Predicting the House Using Historical Data

by Daniel Donner for Daily Kos Elections

Thursday, Oct. 18, 2012 Thursday, Oct. 18, 2012 at 9:00:05am PDT

It turns out there is a very strong relationship between the number of seats Democrats gain in the House and the change in the popular vote margin from the previous House election. Using a regression based on data from 1932-2010, this year's election can be predicted as shown below.

Quick instructions:
1. Find House generic ballot polling numbers here.

2. Use the generic ballot number you found to find how many seats Democrats would gain in a typical year, using the black line above or the table here.

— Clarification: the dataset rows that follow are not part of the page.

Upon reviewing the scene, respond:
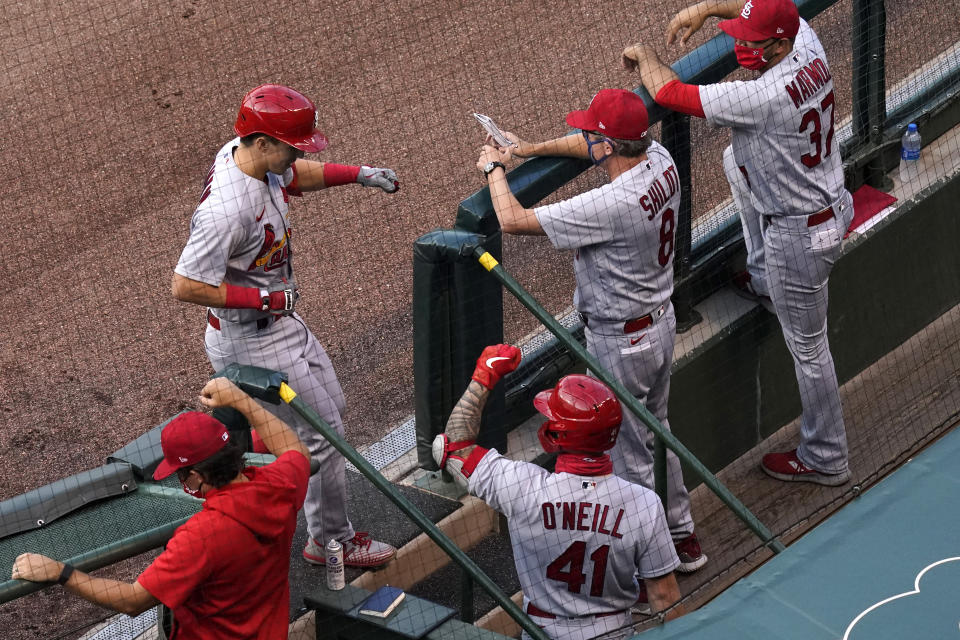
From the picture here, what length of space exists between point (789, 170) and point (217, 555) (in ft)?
7.90

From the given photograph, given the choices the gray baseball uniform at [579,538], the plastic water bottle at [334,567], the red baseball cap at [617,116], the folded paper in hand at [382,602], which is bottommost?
the folded paper in hand at [382,602]

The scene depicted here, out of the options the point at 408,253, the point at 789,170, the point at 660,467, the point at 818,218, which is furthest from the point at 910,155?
the point at 408,253

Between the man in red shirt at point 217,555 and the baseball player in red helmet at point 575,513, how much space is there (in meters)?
0.51

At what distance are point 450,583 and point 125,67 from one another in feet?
15.7

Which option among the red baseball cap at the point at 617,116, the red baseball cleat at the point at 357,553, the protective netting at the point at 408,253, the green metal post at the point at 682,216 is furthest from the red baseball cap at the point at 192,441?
the green metal post at the point at 682,216

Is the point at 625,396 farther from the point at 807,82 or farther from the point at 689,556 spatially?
the point at 807,82

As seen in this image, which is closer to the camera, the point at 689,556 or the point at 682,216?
the point at 689,556

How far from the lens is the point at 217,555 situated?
3727 mm

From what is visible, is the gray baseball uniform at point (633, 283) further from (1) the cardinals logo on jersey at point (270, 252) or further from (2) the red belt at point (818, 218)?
(1) the cardinals logo on jersey at point (270, 252)

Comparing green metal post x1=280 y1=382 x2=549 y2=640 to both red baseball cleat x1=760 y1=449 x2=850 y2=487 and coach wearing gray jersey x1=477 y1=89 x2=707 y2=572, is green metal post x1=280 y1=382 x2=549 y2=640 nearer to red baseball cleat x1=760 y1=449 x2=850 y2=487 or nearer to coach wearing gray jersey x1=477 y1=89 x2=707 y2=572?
coach wearing gray jersey x1=477 y1=89 x2=707 y2=572

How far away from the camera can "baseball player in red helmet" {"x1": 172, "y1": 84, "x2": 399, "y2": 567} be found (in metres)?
4.36

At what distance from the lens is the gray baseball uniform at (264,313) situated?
4359 mm

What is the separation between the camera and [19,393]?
6594mm

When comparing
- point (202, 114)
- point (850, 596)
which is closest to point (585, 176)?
point (850, 596)
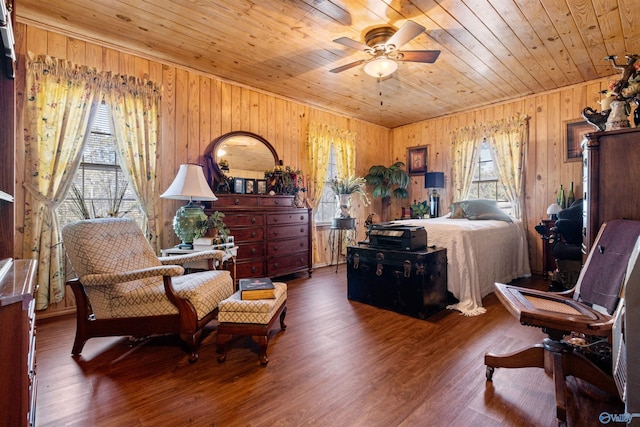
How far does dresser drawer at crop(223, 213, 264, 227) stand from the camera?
11.4ft

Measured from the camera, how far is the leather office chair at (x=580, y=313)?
1.42 meters

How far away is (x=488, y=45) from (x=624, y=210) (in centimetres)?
219

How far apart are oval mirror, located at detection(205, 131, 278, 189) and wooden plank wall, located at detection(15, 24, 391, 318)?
13 centimetres

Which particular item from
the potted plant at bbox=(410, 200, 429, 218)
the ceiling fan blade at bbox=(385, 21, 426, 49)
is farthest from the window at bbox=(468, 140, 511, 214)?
the ceiling fan blade at bbox=(385, 21, 426, 49)

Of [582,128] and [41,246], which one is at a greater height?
[582,128]

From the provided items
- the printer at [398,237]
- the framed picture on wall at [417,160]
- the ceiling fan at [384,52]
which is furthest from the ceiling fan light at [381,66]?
the framed picture on wall at [417,160]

3. Adjust for this year's circumstances, which appear to be poorer than average. Your adjustment should keep you within the bounds of the green lines, which are essentially historical limits. I would suggest subtracting 6 - add your suggestion in the comments, and we'll see what the wisdom of the crowds says.

Details

Using the graph.
First, you need to figure out what the popular vote margin for House elections will be (no easy task!), and find that number along the x-axis. (In the last two cycles, polling averages have been pretty accurate, slightly underestimating Democrats.) For example, as of this writing, the polling average show a tie in the generic ballot. The graph above shows that history tells us Democrats should, on average, gain just shy of 25 seats with a tie (black line), although the 95% prediction interval ranges from 2 (lower green line) to 46 (upper green line). In years when conditions are better than average for Democrats, the results should end up above the black line; we'll end up below the black line for years that are tougher than average.

A tie would put chances of taking back the House just south of 50%, if we knew nothing else about this year's elections. However, we do know plenty more information, and circumstances seem less favorable than average for Democrats, implying the final result will end up below the black line.

Adjusting for this year's circumstances.
After finding your general range, then you can start to factor in other things. For example, if you think redistricting gave Democrats a 10-seat structural disadvantage this year, then simply subtract 10 from the number the black line gives you. In this case, the graph would predict (at a popular vote tie) Democratic gains of about 14 seats. If you think circumstances are, for Democrats, the worst they have been in 80 years, then you would look at or just below the lower green line; in the case of a popular vote tie, this would show essentially no change in the number of Democratic seats.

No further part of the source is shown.